Supplied data:
• • •
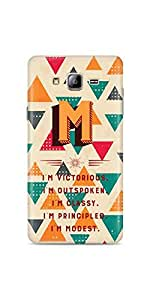 Casenation Alphabet M Samsung Galaxy On5 Glossy Case Principle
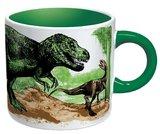 The Unemployed Philosophers Guild Mug - Disappearing Dinosaur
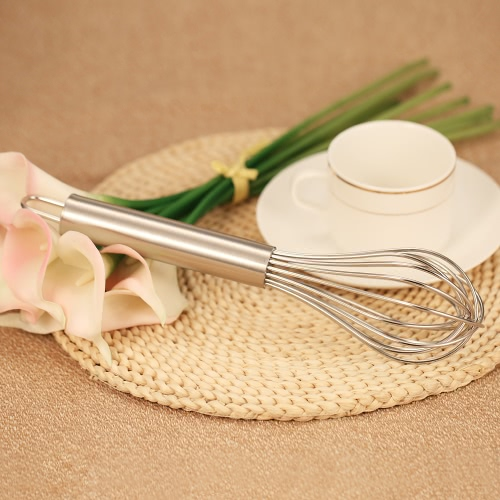 Stainless Steel Kitchen Egg Whisk Eggs Frother Rotary Milk Egg Beater Blender Mixer Kitchen Cooking Tool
• • •
The problem: Give back the full listing exactly, with pictures dropped.

Task response:
 Casenation Alphabet M Samsung Galaxy On5 Glossy Case Principle
 The Unemployed Philosophers Guild Mug - Disappearing Dinosaur
 Stainless Steel Kitchen Egg Whisk Eggs Frother Rotary Milk Egg Beater Blender Mixer Kitchen Cooking Tool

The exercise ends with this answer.